Wavering confidence in the UK's economic future could have a severe knock-on effect for the landscaping sector as commercial developers report a drop in activity for the first time in more than four years.
The boom in building new offices, shopping centres and supermarkets looks set to slow, according to developers who registered a slump in November and December.
This could prove a worry for landscapers and growers relying on commercial contracts. Figures from property services firm Savills show a quarter of commercial developers reported a drop in activity in December, with a fifth noting a fall in November.
Savills' commercial research department head Mat Oakley said he did not believe a lot of major new commercial developments would start this year, and that could adversely affect the construction and landscaping industries in the next two or three years.
He said: "While the development market is seasonal and always slows at this time of year, it's very clear that falling commercial property value and the credit squeeze are damaging developers' expectations."
Oakley added that he believed the difficulty in raising finance for schemes had been a problem, but he thought it would ease over the first five months of this year.
Fears for the future are at the forefront for many landscapers as the biggest impact of a decline in commercial construction now will not be felt for some time.
Boningale managing director Tim Edwards said he was not worried by the state of the landscaping sector this season as the majority of schemes had already been financed. But he warned the real problem could come in two or three seasons' time.
"At the moment we're all very excited by how busy it is, and right now there seems to be no problem. But the concern is that poor results in the retail sector dent confidence in the people responsible for commissioning and financing new build," Edwards said.
"I hear anecdotally that it's much more difficult to finance a project now than it was six months ago.
"Landscaping happens at the very end of a project and it can take anything from a year to several years from a project being financed to it being landscaped so it's probably quite a long time frame before things start to bite. It has to be a concern that there might be a drop off at some point in the future."
Better news for home landscaping
While concerns abound about the impact of the downturn, industry experts predict it could be confined to commercial development, while the housing sector remains strong.
Although Britain's biggest house builder, Persimmon, has admitted its sales of new homes that have not yet been built have fallen by 14 per cent in the past year, figures from the National House Building Council show that last year was a relatively positive time in the housing market, with five per cent more new homes being built in the period of August to October 2007 compared with the previous year.

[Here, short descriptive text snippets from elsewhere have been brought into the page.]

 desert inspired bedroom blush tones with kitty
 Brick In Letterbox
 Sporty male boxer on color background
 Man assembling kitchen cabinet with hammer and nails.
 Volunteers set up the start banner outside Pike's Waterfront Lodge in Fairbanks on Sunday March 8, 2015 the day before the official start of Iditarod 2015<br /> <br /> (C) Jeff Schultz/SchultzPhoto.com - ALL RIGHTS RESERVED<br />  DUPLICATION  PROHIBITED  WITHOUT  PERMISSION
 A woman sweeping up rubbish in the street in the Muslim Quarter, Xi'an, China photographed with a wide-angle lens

Pantiles Landscape Design general manager Brian Reece said the business will continue to exist for firms working on housing developments and could well improve, despite the bleak forecasts of a property market slump.

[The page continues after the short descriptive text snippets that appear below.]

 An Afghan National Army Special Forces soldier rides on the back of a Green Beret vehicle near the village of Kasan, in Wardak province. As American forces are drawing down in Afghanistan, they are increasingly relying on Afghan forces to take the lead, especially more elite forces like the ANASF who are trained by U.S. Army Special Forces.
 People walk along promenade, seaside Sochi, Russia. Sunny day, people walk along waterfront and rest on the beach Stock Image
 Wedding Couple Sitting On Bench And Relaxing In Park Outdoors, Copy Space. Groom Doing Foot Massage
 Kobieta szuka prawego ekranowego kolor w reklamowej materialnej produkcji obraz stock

"I can see demand for home landscaping rise even more in the future and I think councils will start to contract out landscaping more too, which will help our sector grow," Reece explained.
"The gardening industry has always enjoyed the buffering effect of people cutting back on other things first, and the garden centre and landscape industry actually benefit for a while from credit crunches as people spend more time in their gardens rather than on holiday."
In addition, major landscaping work such as the Olympic Park and Thames Gateway projects are in the pipeline, with the Olympic Delivery Authority intensifying work on its 2.5sq km site, ready for construction in the summer.
The deadline for tenders to revamp the 40ha northern section of the Olympic Park was on 15 January and the successful landscaper will be involved in planting trees, creating wildlife habitats and allotments, and transforming the Olympic concourse into meadows and lawns after the 2012 Games.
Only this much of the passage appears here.